The plaintiff's credibility

  1. The plaintiff impressed me as a witness.  She presented as a relatively quiet, perhaps shy, person who over a lengthy period of time has presented herself for work when the need was there.  I have no doubt at all that she is a very honest person.  She impressed me as someone who would attempt to do the best she could to cope with what difficulties she had without wanting to make any fuss.

Findings on the plaintiff's injuries and the medical evidence

The neck

  1. I accept the plaintiff's evidence that prior to the collision her health was generally "pretty good".  I also accept her evidence that although she attended on Dr Atlas in April 1996 because she was suffering from headaches, her condition had settled down within the short time thereafter before the collision.  Further I accept the plaintiff's evidence that her headaches after the collision were more severe than those before it.

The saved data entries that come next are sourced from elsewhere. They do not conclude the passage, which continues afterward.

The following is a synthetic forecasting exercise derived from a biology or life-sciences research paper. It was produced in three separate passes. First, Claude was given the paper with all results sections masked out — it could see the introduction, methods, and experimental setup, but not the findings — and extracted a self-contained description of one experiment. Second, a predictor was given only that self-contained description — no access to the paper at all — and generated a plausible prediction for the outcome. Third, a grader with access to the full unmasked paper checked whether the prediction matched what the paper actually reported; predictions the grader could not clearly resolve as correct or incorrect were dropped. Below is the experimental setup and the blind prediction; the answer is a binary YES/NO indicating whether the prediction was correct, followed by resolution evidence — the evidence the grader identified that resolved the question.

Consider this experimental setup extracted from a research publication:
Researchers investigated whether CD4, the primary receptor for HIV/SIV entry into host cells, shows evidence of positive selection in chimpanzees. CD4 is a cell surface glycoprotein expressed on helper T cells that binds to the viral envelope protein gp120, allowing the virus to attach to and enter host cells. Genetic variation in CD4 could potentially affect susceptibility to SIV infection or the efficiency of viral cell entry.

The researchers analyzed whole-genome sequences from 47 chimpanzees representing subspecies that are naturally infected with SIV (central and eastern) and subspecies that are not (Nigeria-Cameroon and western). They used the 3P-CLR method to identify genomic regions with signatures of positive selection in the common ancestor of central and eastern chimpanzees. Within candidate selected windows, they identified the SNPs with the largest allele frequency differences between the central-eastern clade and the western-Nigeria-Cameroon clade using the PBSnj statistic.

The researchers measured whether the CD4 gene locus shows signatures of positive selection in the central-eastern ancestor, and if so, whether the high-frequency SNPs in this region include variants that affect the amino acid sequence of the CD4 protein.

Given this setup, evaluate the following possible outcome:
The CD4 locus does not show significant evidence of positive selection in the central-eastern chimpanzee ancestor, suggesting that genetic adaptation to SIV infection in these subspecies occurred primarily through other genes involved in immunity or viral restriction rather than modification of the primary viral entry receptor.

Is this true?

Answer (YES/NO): NO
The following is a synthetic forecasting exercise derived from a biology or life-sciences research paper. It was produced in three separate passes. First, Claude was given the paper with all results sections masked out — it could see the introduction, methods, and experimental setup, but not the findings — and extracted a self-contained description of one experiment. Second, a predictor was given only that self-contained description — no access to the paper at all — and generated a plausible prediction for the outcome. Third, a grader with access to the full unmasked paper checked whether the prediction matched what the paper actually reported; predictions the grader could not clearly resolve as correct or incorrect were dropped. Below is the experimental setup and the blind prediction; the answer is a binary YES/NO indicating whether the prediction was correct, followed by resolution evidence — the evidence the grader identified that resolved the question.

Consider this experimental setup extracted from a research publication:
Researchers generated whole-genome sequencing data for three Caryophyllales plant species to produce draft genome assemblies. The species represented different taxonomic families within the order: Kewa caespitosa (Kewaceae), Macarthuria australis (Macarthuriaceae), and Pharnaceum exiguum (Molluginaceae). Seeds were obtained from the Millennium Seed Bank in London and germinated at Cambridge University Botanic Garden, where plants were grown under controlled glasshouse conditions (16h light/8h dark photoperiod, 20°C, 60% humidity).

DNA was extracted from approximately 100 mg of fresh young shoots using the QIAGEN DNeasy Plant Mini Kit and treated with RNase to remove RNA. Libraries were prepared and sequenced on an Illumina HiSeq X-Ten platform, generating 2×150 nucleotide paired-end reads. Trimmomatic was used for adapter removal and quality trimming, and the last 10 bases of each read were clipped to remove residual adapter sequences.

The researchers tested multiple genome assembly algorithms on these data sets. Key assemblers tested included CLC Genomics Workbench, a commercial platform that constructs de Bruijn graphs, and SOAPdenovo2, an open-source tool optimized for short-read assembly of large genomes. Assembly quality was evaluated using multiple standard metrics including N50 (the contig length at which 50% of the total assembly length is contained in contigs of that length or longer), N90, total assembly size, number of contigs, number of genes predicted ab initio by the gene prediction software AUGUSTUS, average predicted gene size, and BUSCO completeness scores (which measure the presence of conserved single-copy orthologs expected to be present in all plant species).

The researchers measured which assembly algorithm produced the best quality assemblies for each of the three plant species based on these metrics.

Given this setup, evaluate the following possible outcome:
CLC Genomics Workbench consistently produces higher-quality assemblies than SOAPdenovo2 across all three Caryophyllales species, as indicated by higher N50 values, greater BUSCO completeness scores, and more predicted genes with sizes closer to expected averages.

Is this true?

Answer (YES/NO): NO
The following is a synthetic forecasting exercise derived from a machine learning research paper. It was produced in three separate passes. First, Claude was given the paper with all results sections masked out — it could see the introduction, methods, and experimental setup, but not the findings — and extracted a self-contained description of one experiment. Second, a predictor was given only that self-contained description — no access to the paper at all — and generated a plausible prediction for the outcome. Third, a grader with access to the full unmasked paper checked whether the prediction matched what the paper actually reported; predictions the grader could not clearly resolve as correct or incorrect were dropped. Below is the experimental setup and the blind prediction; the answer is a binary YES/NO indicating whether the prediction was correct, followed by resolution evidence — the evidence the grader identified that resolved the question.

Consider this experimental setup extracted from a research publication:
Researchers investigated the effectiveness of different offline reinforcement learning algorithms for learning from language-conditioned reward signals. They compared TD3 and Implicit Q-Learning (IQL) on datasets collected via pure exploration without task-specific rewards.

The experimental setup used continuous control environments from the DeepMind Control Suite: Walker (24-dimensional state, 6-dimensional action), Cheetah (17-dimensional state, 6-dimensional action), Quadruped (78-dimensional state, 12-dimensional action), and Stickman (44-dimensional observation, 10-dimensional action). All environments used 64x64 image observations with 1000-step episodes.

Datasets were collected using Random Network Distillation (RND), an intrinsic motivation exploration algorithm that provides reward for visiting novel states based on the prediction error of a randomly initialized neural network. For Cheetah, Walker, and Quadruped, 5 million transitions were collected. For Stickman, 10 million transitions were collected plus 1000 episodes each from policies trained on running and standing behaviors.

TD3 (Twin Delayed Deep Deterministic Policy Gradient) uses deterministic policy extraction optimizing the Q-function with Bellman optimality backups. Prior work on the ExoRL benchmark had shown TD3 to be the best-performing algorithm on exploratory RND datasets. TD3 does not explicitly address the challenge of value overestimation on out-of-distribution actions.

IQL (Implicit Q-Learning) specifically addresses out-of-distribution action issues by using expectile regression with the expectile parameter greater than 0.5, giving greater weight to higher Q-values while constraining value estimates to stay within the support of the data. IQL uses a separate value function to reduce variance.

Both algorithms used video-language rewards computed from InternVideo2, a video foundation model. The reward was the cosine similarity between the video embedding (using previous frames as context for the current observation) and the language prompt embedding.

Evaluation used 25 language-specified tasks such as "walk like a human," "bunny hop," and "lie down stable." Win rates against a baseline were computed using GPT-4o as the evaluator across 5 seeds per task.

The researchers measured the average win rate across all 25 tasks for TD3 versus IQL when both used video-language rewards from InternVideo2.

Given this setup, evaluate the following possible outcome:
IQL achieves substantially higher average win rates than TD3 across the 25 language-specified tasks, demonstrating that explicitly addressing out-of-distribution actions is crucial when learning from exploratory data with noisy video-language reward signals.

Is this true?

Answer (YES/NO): NO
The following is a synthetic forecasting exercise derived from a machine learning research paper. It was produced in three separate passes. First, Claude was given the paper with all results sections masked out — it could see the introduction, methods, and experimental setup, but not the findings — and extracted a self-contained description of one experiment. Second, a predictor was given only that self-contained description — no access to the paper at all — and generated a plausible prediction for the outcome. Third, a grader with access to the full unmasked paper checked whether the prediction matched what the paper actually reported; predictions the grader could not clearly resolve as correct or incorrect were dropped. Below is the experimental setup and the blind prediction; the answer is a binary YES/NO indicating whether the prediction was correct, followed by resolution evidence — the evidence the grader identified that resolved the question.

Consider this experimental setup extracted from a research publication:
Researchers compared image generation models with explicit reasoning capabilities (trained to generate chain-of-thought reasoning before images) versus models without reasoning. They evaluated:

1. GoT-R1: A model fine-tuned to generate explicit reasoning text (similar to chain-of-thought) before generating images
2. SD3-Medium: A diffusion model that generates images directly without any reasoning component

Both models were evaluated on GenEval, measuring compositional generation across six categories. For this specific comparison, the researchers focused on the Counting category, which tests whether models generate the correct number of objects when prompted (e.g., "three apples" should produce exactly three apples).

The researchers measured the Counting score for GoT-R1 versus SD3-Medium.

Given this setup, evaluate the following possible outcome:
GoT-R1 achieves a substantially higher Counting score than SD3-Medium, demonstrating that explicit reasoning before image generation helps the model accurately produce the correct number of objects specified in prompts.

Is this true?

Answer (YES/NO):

  2. Further to the evidence of each of Dr Atlas, Mr Gope, Mr Graziotti and Dr Koh considered alone and in combination I find that the collision aggravated the plaintiff's pre‑existing degenerative cervical condition at the C3-4 and C4-5 levels.  I also accept the evidence of Mr Graziotti that the plaintiff's C2/3 facet joint was injured as a result of the collision and I find that it has played and continues to play a part in the plaintiff suffering from severe headaches.

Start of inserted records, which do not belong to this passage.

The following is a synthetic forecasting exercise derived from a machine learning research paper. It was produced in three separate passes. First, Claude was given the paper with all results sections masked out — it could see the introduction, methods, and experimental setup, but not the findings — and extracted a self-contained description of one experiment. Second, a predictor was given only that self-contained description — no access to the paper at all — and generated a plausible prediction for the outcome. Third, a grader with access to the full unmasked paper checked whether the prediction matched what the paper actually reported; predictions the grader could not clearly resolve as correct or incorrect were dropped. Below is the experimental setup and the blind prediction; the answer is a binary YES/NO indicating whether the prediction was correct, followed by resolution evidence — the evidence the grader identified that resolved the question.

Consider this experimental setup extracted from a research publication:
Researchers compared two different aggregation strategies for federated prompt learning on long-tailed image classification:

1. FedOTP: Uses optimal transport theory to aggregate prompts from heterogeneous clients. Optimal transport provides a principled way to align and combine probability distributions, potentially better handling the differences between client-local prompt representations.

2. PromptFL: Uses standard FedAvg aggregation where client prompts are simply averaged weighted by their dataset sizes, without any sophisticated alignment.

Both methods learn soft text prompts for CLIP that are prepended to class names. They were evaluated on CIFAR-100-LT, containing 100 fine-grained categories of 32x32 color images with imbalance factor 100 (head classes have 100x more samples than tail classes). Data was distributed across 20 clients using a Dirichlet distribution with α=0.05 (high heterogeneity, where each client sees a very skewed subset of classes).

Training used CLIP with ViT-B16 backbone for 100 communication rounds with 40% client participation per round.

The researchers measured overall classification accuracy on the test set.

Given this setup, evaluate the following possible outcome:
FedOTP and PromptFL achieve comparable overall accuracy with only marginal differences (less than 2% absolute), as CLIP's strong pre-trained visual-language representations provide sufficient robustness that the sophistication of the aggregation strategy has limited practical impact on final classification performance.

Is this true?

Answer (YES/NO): NO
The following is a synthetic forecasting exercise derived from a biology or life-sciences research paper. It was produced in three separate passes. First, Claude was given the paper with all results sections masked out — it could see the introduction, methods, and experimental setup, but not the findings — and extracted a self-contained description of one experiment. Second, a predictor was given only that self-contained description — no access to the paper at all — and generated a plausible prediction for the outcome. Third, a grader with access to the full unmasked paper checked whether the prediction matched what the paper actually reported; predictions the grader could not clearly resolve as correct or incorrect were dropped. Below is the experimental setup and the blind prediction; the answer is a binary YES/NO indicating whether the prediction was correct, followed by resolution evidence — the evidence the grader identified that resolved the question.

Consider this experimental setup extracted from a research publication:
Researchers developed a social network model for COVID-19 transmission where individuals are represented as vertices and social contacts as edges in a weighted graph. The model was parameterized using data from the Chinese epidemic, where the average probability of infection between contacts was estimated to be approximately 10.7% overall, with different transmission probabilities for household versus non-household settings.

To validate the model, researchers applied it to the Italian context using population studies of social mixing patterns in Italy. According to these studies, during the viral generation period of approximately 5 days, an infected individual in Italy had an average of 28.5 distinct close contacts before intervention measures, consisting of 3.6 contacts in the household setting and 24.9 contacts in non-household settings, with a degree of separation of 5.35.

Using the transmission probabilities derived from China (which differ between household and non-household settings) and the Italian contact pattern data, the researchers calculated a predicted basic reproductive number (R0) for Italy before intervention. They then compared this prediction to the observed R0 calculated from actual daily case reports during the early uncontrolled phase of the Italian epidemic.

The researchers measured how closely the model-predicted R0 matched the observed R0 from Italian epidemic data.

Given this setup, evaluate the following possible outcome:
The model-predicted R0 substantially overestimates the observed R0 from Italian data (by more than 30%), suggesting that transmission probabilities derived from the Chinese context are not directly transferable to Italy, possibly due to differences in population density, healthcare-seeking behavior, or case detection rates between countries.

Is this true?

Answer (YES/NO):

  3. I accept Mr Graziotti's evidence that the plaintiff has a 5 per cent disability of the neck which is made up by the combination of her pre‑existing condition and injuries from the collision.  In light of the plaintiff's evidence that her headaches have been more severe since the collision and Mr Graziotti's evidence that her disability was mainly the result of the collision I find that the collision is the main cause of the disability to the plaintiff's neck and the accompanying symptoms and also her headaches.

The lower back

  1. The defendant does not admit that the plaintiff suffered any lower back injury as a result of the collision.

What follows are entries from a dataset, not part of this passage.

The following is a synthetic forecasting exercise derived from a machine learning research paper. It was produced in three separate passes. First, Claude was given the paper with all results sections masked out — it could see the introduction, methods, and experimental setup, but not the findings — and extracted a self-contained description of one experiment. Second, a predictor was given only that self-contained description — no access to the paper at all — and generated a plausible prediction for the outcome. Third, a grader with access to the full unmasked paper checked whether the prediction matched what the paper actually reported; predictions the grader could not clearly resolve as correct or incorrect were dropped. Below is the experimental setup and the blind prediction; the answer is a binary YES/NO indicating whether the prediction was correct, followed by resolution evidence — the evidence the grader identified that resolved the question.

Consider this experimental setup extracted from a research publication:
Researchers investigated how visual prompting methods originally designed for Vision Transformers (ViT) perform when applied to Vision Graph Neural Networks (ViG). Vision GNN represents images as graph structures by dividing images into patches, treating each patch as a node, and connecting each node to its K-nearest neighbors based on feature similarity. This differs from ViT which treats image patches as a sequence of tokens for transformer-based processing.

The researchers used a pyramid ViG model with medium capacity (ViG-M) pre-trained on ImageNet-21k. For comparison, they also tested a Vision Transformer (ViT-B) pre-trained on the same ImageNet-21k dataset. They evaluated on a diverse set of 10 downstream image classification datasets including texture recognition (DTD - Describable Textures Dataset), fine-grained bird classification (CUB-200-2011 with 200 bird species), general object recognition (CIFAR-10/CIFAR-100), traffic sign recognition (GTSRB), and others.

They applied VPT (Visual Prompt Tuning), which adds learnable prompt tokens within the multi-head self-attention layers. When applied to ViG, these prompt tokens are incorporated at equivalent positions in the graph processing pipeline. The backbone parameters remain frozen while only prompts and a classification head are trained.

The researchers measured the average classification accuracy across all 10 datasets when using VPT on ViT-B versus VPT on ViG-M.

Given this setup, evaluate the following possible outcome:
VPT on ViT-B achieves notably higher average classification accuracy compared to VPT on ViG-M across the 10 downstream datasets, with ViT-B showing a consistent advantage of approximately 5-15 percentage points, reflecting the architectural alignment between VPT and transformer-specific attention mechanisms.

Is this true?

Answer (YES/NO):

  2. The earliest dated medical report in evidence is the report of Dr Atlas dated 30 July 1996.  There is no mention in this report of the plaintiff complaining to him of any low back pain on 23 May 1996 or before he prepared the report.  When Dr Atlas first referred the plaintiff to Mr Graziotti, which was four months after the collision, he made no mention of low back pain in his letter of referral.  Mr Graziotti gave evidence to the effect that sometime in about July 1997 Dr Atlas referred the plaintiff to him because she was complaining of back pain.  Mr Graziotti said that by the time he saw the plaintiff she told him that she didn't have any back pain and so Mr Graziotti did not take the matter any further.

  3. When Dr Atlas referred the plaintiff to Dr Koh, his letter of referral dated 24 March 1997 expressly referred to "cervical and lumbar strain".  On 3 June 1997 the plaintiff told Mr Gope that she started to feel lower back pain and pain along the left hip region about two or three days after the collision.

  4. The plaintiff can't recall what symptoms she complained about to Dr Atlas on the day after the collision.  There is an inconsistency between the plaintiff's evidence that she started to feel low back pain on the morning after the collision and Mr Gope reporting that she told him it started two or three days after the collision.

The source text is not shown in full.